Лето нахлынуло внезапно, рассыпав цветы, жару и душные дожди. Горькая весна уходила, а тепло традиционно радовало, хотя в бессонные летние ночи, пожалуй, пережившим горе людям еще тяжелей.
Утром, когда школьники разъезжались на каникулы, случилась гроза, после которой небо нарисовало двойную радугу. Роза и провожавший её Северус всю дорогу спорили, равны ли две радуги между собой по длине. Наконец они замерли на каком-то слове и оставшуюся часть пути просто не сводили глаз с акварельных полосок в умытом небе.
Мокрый «Хогвартс-Экспресс» блестел алыми боками. Лили, успевшая занять купе, махала кузине из отрытой форточки. Роза остановилась, взяла Северуса за руки.
- Мне пришло письмо. Маме предложили должность преподавателя в Шармбатоне. Скорее всего, в августе мы уедем.
Лицо мальчишки смешно вытянулось, глаза распахнулись, потом жалобно задрожали веки. Роза продолжала:
- Северус, я совершеннолетняя. Меня никто не может заставить уезжать куда-то или продолжать учебу в Хогвартсе. Хочешь, я останусь с тобой? Одно твое слово – я так и сделаю.
Роза не лгала. Хогвартс ей давно опостылел. Если бы не Северус и необходимость присмотреть за Хьюго, она бы давно бросила школу и, пожалуй, отправилась путешествовать по свету или устроилась работать, а на досуге постигала тайны арифмантики. Но если Хьюго будет при матери… А с Северусом можно видеться по выходным, в Хогсмиде…
- Уезжай, - он смотрел прямо. – Тебе надо закончить школу и потом продолжить образование. В Хогвартсе оставаться - вовсе не дело. А я подожду.
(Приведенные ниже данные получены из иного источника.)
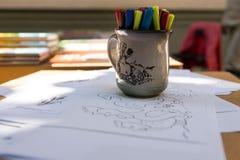 Zeichnung und Becher mit farbigen Bleistiften Lizenzfreie Stockfotografie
- Может быть, придется ждать два года. В Шармбатоне учатся дольше.
- Хорошо. Я подожду.
Она потянулась к нему и осторожно коснулась губами – его губ, и он вдруг порывисто ей ответил. Они стояли так довольно долго; Хьюго, заждавшийся сестру, высунулся из вагона и оторопел. Альбус и Лили, зажав ему рот, за шкирку утянули обратно. Отстранившись наконец друг от друга, красные, с блестящими глазами, Роза и Северус все не могли разойтись.
- Приезжай к нам летом, - тихо попросил он.
- И ты к нам тоже.
В нескольких метрах от этой сцены происходила другая: Патрисия зазывала Скорпиуса поехать сегодня в купе с ней, Нотт, Карлом и Берком.
- Подумай, - она слегка водила носочком по платформе. – Ты же не можешь вечно бунтовать. Раз уж ты попал на Слизерин, значит, ты нацелен на карьеру, на продвижение. Поэтому нужно заводить знакомства сейчас.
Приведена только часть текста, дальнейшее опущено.